**Exercise description:**
What you return should be the lines from the one with "最新数据:ofo用户总量占比60%远甩摩拜 摩拜用户现规模性缩水" through the one with "Mandrill 230651 Cores 256 Cores Erro * 500" in the data below, reproduced exactly with both ends, and no pictures at all.

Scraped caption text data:
****************************************

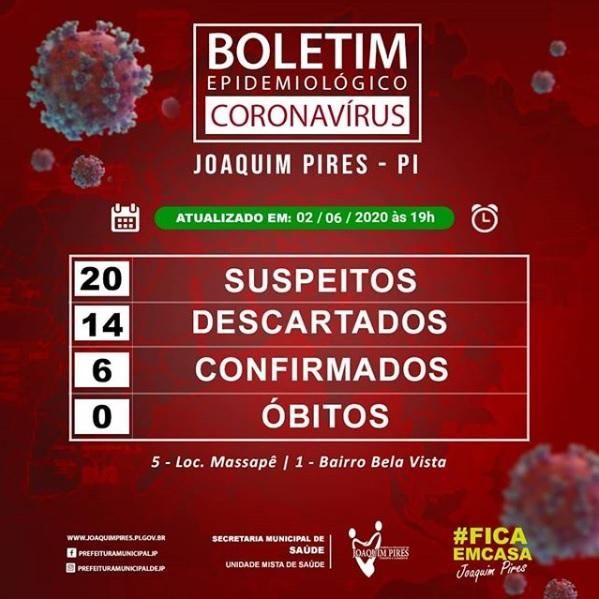 Saúde de Joaquim Pires divulga atualização dos casos de Covid-19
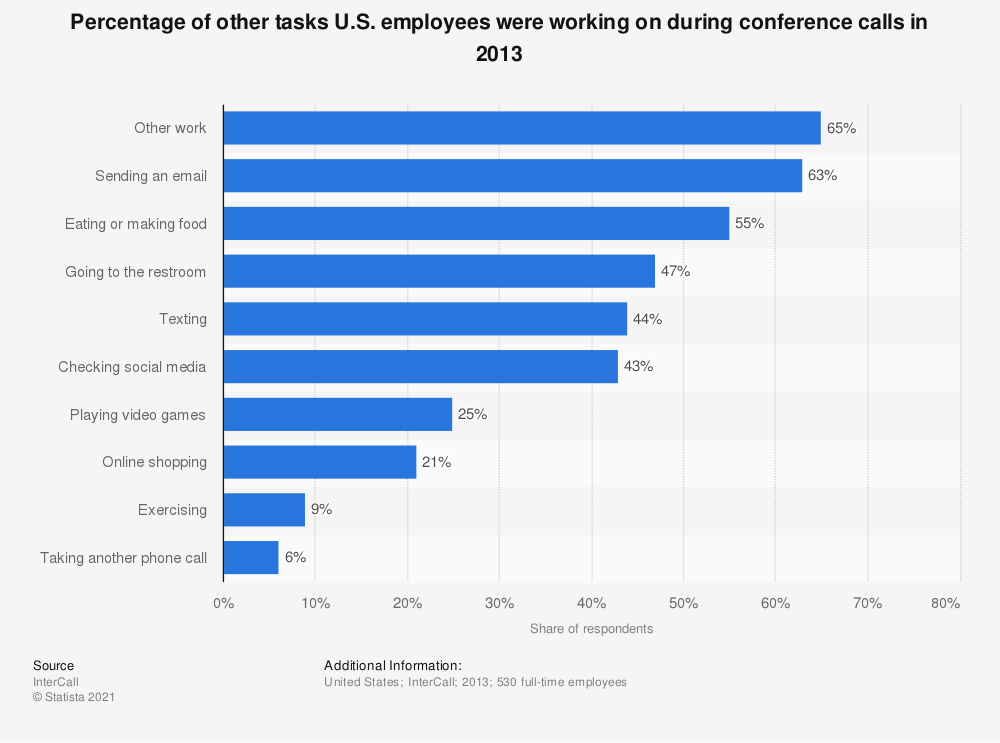 Statistic: Percentage of other tasks U.S. employees were working on during conference calls in 2013 | Statista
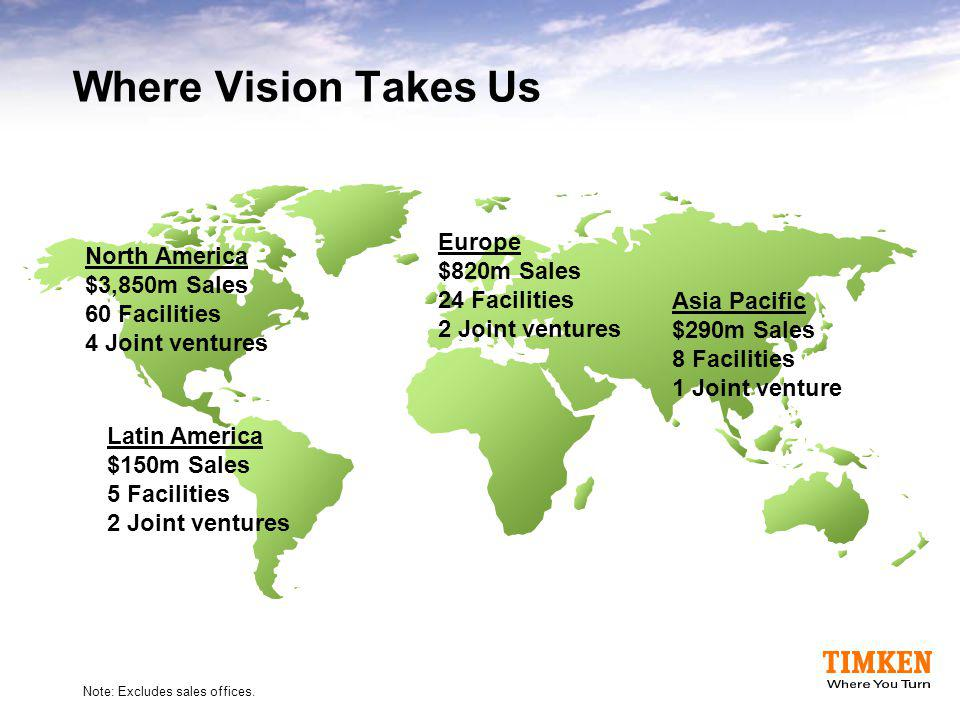 Where Vision Takes Us Europe $820m Sales 24 Facilities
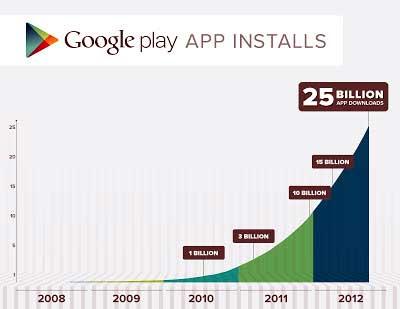 Gráfico con la evolución de las descargas de Google Play.
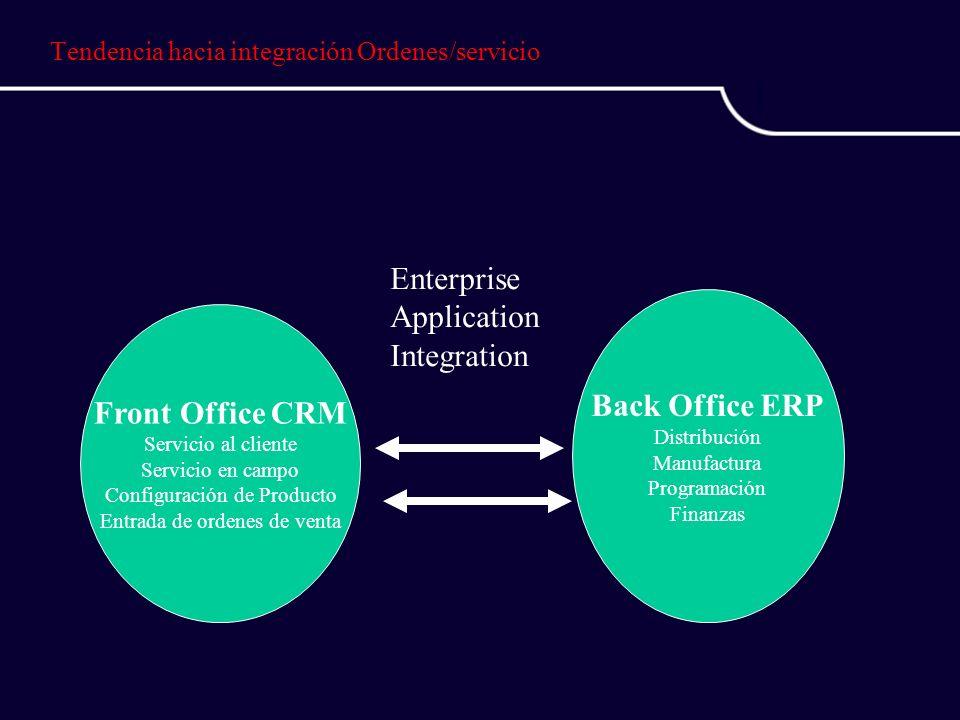 Tendencia hacia integración Ordenes/servicio
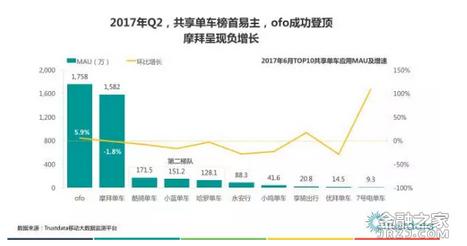 最新数据:ofo用户总量占比60%远甩摩拜 摩拜用户现规模性缩水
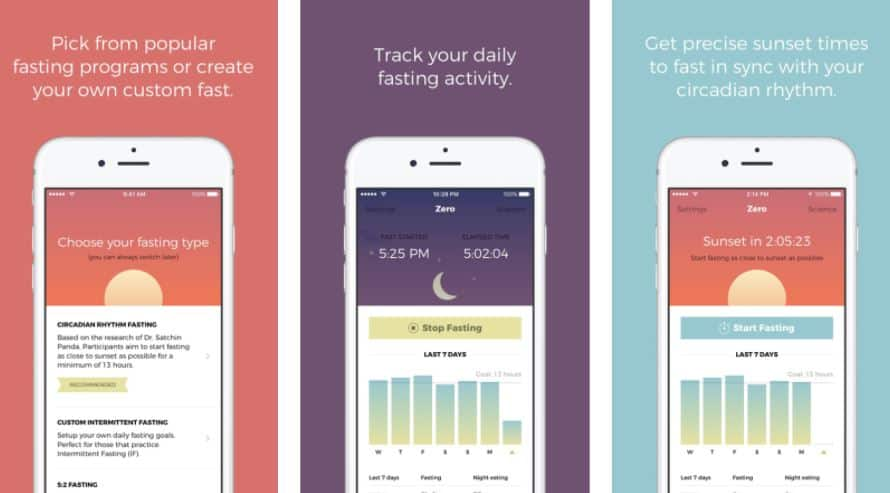 Zero Calories Fasting Tracker & Intermittent Fast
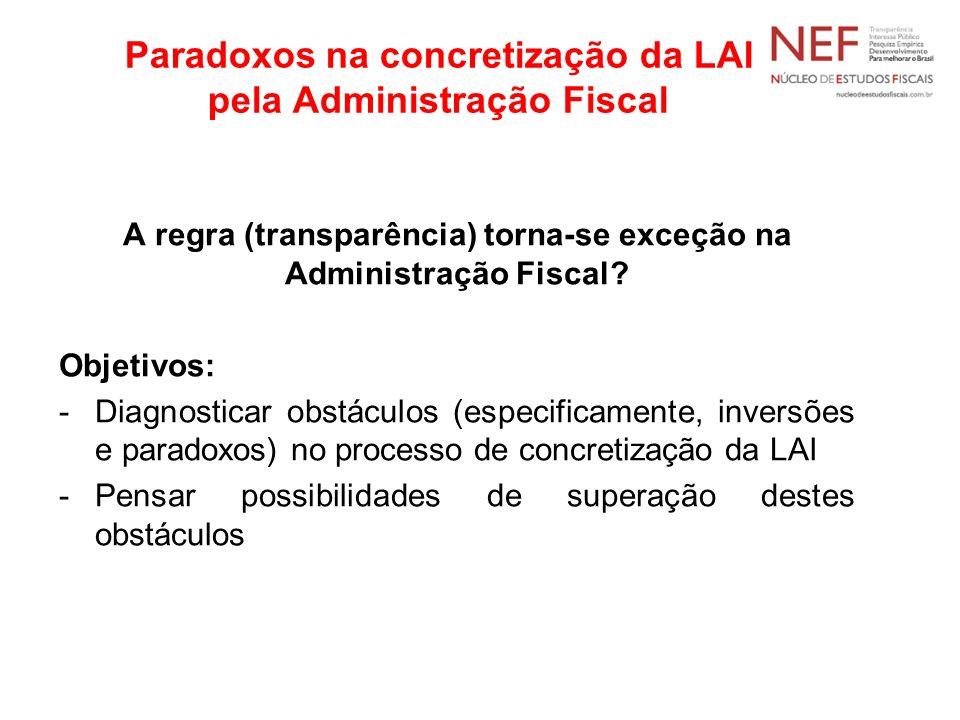 Paradoxos na concretização da LAI pela Administração Fiscal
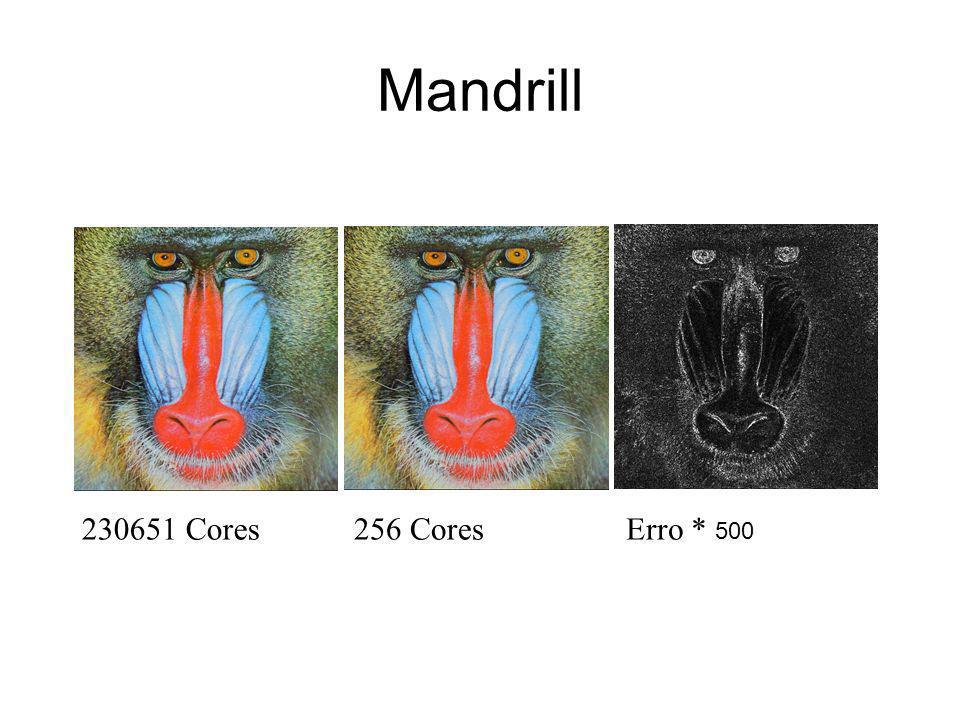 Mandrill 230651 Cores 256 Cores Erro * 500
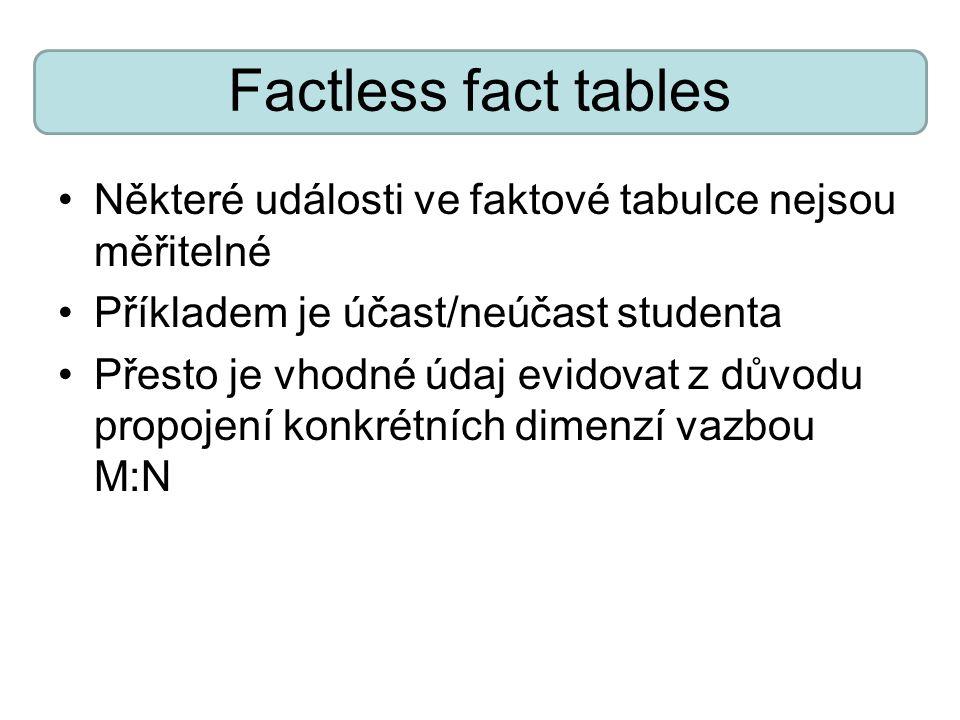 Factless fact tables Některé události ve faktové tabulce nejsou měřitelné Příkladem je účast/neúčast studenta Přesto je vhodné údaj evidovat z důvodu propojení konkrétních dimenzí vazbou M:N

****************************************

**Answer for this exercise:**
 最新数据:ofo用户总量占比60%远甩摩拜 摩拜用户现规模性缩水
 Zero Calories Fasting Tracker & Intermittent Fast
 Paradoxos na concretização da LAI pela Administração Fiscal
 Mandrill 230651 Cores 256 Cores Erro * 500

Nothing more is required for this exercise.